Need urgent cash or want to make that impulsive purchase? Use your ‘debit’ card, the one linked to your mutual fund investments. Reliance Mutual Fund is offering investors an ‘Any Time Money Card’, that works like a debit card (allowing withdrawals at ATMs or point-of-sale transactions) and uses the schemes (debt and equity) one has invested in as the account.

Company officials note that liquid funds give better returns than other instruments like bank savings account. "However, customers tend to stick to their bank accounts as they are comparatively illiquid," points out one of them. "The new card is aimed at doing away with this limitation."

 

The move is interesting because it adds liquidity to mutual fund schemes, much like banking saving accounts. After the deregulation of the savings account interest rates, several banks are offering annual returns up to 6 per cent. Short-term FDs too are 3.75-7 per cent per year, depending on tenures.
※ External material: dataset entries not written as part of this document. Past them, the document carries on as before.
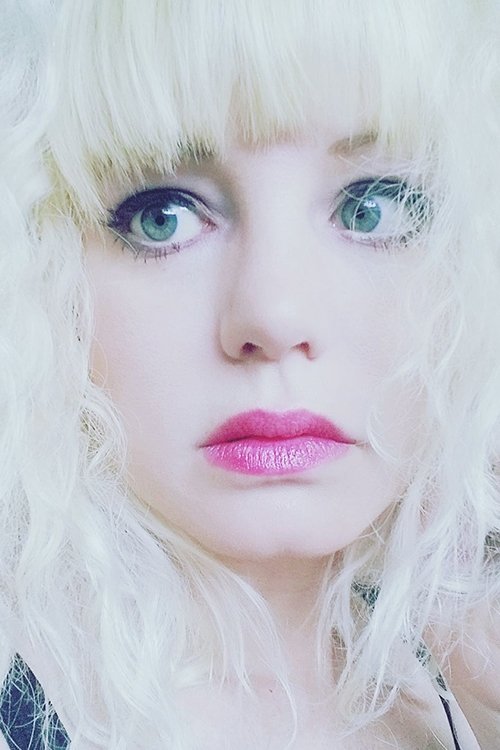 Ellie Church backdrop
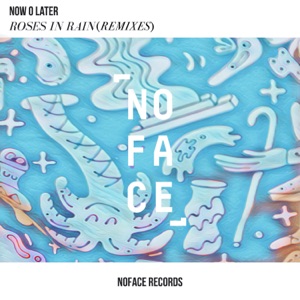 Roses In Rain (LYC Remix)
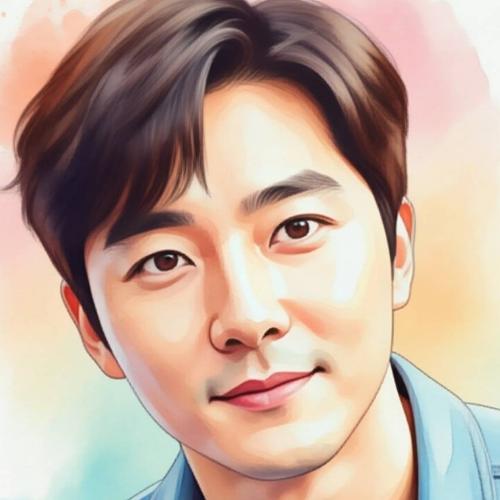 สมาชิกหมายเลข 6143521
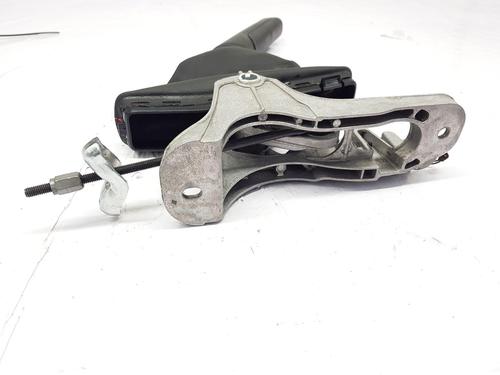 Hand brake SEAT LEON (5F1) 1.4 TSI | BP31864306I18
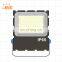 Economical 400w outdoor IP66 slim led flood light hot sale high quality LED Outdoor ultrathin Flood Light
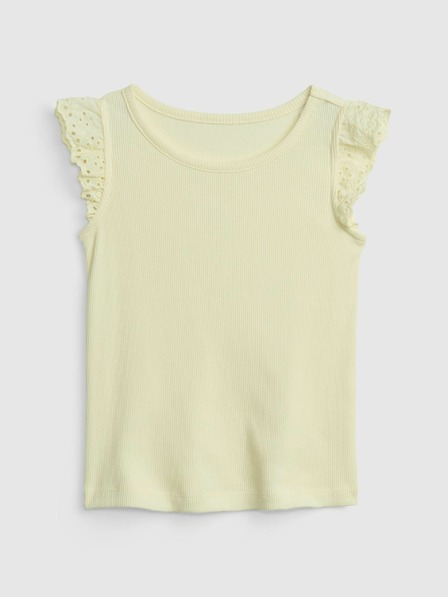 GAP Camiseta de tirantes infantil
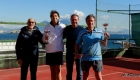 Torneo Sociale di Doppio - dicembre 2022 (4)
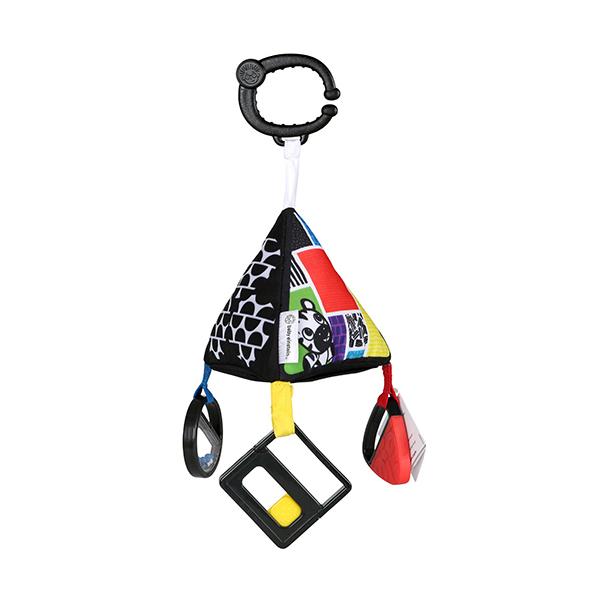 LbYEc[(Kids2)@vCtEs~bh@xr[J[  ł Ԃ oYj xr[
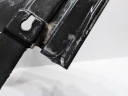 PROTECTION CHÂSSIS ARRIÈRE ARRIÈRE CÔTÉ DROITE AUDI A4 S4 B9 8W0825216Ephoto 11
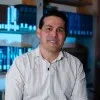 Marcos Daniel Quevedo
In comparison, ultra short-term and short-term debt funds are giving annual returns of almost 8.5 per cent as per Value Research, a mutual fund portal.

The Visa-enabled card, first introduced in 2006, was re-launched recently in association with HDFC Bank. The main changes include the concept of a primary scheme account and daily withdrawal limits. That is, investors must have either Reliance liquid fund — treasury plan or Reliance money manager fund -- in the portfolio to avail the card. The returns from these schemes are line with the category average. If both the schemes are a part of the portfolio, then the either one must be chosen as the primary scheme upfront. Else, the former will be picked by default.

Given the higher returns, financial planners advise individuals to park their short-term surpluses or any idle funds in debt funds. With Reliance MF's ATM card, investors can even access their funds instantaneously. However, many frown upon withdrawals from equity schemes, which are investments made with a long-term view. "Premature withdrawals," notes says Malhar Majumder, director, Gliese Consulting, "will derail your financial planning for long-term goals like retirement or children's education and marriage. The card is therefore a strict no-no for such withdrawals."

Using it: At the HDFC Bank ATMs, one can view details about the schemes, available balance and withdrawal limits. If you hold more than one scheme, you must choose the scheme and then withdraw funds from it. At non-HDFC Bank ATMs, you can withdraw funds only from your primary schemes. Also, at PoS terminals, only your primary scheme gets debited.

This is mainly for operational ease. But, it also makes HDFC Bank ATM withdrawals from other schemes akin to redemptions without paperwork.

Daily withdrawal limit: It would be the lower of 50 per cent of the scheme balance or Rs 50,000. For PoS transactions, the amount is capped at Rs 50 per cent of primary scheme balance or Rs 1 lakh, the lower of the two. For instance, say you hold two equity schemes with a balance of Rs 50,000 each and primary scheme account with Rs 1 lakh. Here, you can withdraw up to Rs 25,000 daily from each of the equity schemes and Rs 50,000 from the primary scheme.

Since mutual fund schemes are market-linked, the scheme balances and approved withdrawal limits will change on a daily basis. For calculating both, the scheme will consider the previous day's net asset value of the units held.

Exit loads are applicable for withdrawals within a year of investment in equity funds and the gold savings fund. Therefore, while the cash will be dispensed entirely. The remaining scheme balance will be adjusted after charging the requisite charges.